Quejidos

A veces echo de menos esa que no soy. Me miro en el espejo, tumbada en la cama, desnuda, boca abajo, los pies en alto. Esos pies de bailarina que nunca bailaron, pero sí se empeñaron en pasar por la vida de puntillas sin hacer ruido, para no molestar y que alguien tenga que escuchar quejidos, o gemidos, qué más da.

Acaricio mi cara sin maquillaje, recién lavada y no veo nada. Ni ojos, ni nariz, ni boca, ni barbilla. Absolutamente nada. No sé si hay alguien en el espejo. Lo que es peor, ni siquiera sé si hay alguien encima de la cama, de quién son esos pies minúsculos con la curvatura perfecta que da la simetría de lo imperfecto.

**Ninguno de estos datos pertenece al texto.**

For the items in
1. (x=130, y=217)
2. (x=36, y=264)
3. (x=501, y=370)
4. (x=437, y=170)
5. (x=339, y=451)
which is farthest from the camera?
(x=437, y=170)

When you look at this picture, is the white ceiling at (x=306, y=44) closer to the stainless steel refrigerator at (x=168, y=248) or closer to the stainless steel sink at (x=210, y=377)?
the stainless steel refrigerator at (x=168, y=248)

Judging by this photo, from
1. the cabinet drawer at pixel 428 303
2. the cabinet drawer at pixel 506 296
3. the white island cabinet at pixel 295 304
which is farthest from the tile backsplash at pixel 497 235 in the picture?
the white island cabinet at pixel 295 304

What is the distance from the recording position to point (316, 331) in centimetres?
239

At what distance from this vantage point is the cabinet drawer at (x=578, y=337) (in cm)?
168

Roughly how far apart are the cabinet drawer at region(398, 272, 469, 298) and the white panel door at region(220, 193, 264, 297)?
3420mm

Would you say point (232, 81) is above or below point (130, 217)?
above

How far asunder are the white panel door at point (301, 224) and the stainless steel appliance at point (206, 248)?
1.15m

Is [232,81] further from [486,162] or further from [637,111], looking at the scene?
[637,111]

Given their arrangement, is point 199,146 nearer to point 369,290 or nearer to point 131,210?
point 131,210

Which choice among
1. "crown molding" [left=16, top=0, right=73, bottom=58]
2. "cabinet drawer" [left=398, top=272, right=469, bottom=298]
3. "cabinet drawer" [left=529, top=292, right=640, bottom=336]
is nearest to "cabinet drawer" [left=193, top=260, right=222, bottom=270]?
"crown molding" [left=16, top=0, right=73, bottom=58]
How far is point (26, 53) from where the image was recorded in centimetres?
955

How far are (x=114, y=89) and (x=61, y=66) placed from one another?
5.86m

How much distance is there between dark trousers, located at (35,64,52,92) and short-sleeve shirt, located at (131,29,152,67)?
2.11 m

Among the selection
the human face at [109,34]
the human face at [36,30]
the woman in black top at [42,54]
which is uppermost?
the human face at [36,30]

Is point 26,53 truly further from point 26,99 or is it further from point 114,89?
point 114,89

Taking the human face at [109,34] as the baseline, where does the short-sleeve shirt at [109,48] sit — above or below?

Ya no los veo. Miro la colcha azul empapada de agua, huelo a suavizante y sales de baño, saboreo en mi boca el último cigarro que me fumé antes de empezar. Pero ya no soy capaz de tocarme.

Leo el último mensaje que llegó a mi teléfono. Cómo decirte que no puedo verte porque me he quedado ciega, que mis manos ya no acarician, que son llagas, que no suenan, que la hierba se ha convertido en madera.